Mon Dec 05 12:56pm EST
Things have been so bad for the New York Mets since their last contention collapse in 2008 that it sometimes seems like things can't go any lower.
But after reading Bob Klapisch's excellent garroting of the Wilpon regime on Monday morning, I'm reminded that there are a few more cliffs for the team to hurl itself over. And the freefall may be accelerated after the team barely faked an interest in retaining the services of Jose Reyes(notes), who signed a six-year, $106 million deal with Miami on Sunday.
Though the injury-prone shortstop may prove to be too risky an investment at that price, the Mets' inability to shoulder that risk underscores that they're no longer a big-market team when it comes to the books. And while they might simply be too broke to pay Reyes, the loss of a star player could compound the Mets' financial problems as their attendance can't afford to take another big hit. As Klapisch points out, owner Fred Wilpon and family are in no position to see their cash flow dwindle as they've got some big bills coming due.
The Wilpons owe $430 million in principal on a loan against the team, due in 2014. They owe $450 million in principal on a loan against SNY, due in 2015. They owe an estimated $600 million, due in $25 million increments every six months, on the ballpark.
And none of these debts factor in the settlement of the Madoff scandal. At best, the Wilpons are on the hook for $83 million. At worst, if Judge Jed S. Rakoff's recent, mostly favorable ruling is reversed on appeal, that sum could climb into the hundreds of millions.
Translation: It is not a good time to be named Wilpon.

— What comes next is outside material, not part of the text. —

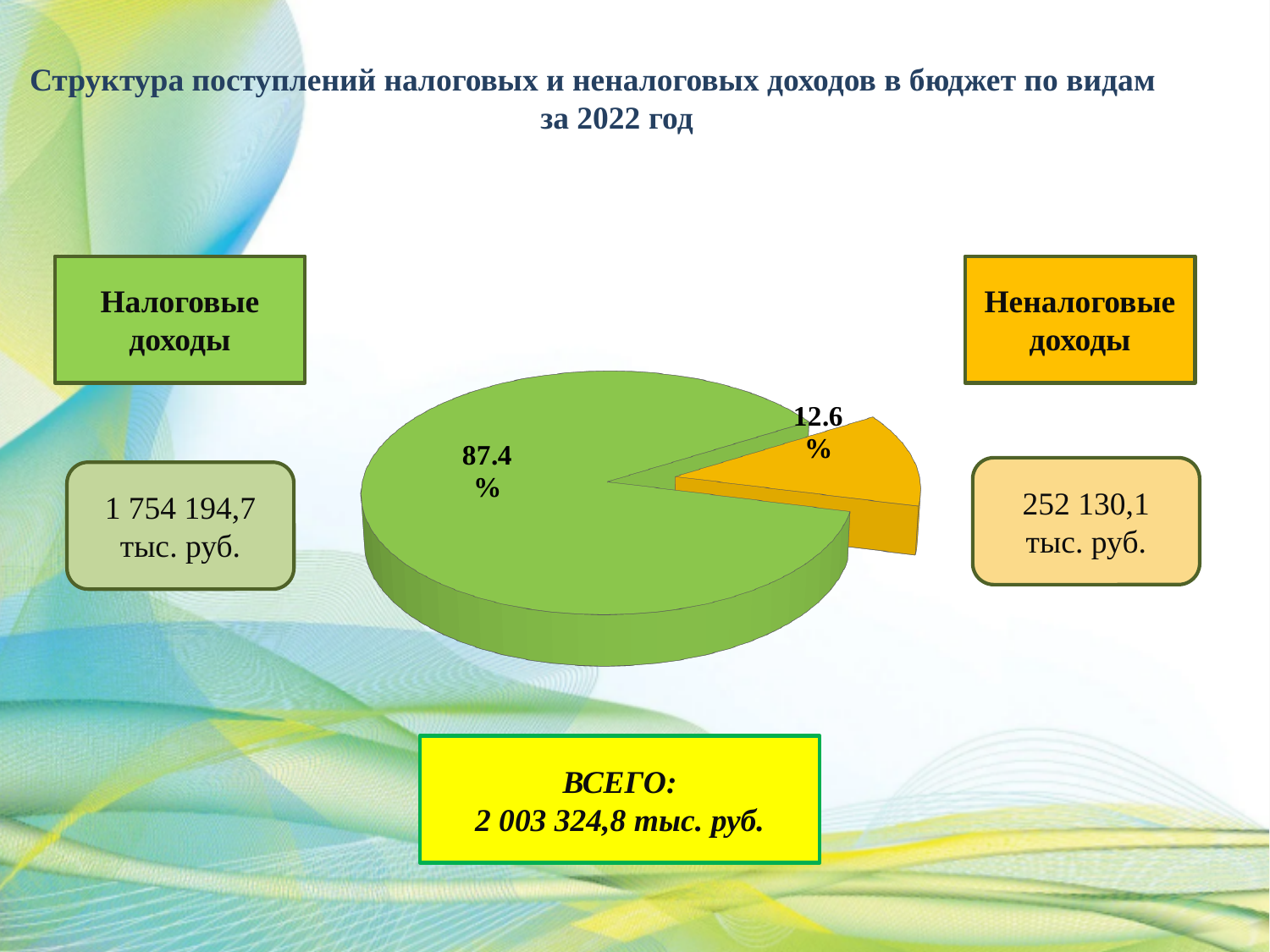
Which category has the largest slice of the pie? Налоговые доходы What is the difference in percentage points between the Налоговые доходы slice and the Неналоговые доходы slice? 74.8 Which category has the smallest slice of the pie? Неналоговые доходы How many slices does the pie chart have? 2 What colour is the slice for Неналоговые доходы? orange What is the amount shown for Неналоговые доходы? 252 130,1 тыс. руб. What is the total (ВСЕГО) shown on the slide? 2 003 324,8 тыс. руб. Which is larger, the share for Налоговые доходы or the share for Неналоговые доходы? Налоговые доходы What is the amount shown for Налоговые доходы? 1 754 194,7 тыс. руб. What kind of chart is shown on the slide? pie chart What share of the pie does Неналоговые доходы take? 12.6% What share of the pie does Налоговые доходы take? 87.4%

But this actually might be great news for the diehard Mets fans, who want to see a change in ownership. Keeping Reyes wouldn't have propelled the team to the top of the NL East standings, so perhaps this neutering of the team's talent will convince others to stay away from Citi Field. That could finally move Bud Selig to turn the screws on his good buddy Fred and then perhaps the team could finally be sold to a financially solvent ownership group that would have the resources to operate the organization in a fashion that Mets fans deserve.
All of this would require more years of suffering from Mets fans, of course.
But at this point, what other choice is there? The Wilpons have spoken with their pocketbook (or lack of one). Now it's up to the fans to keep talking with theirs.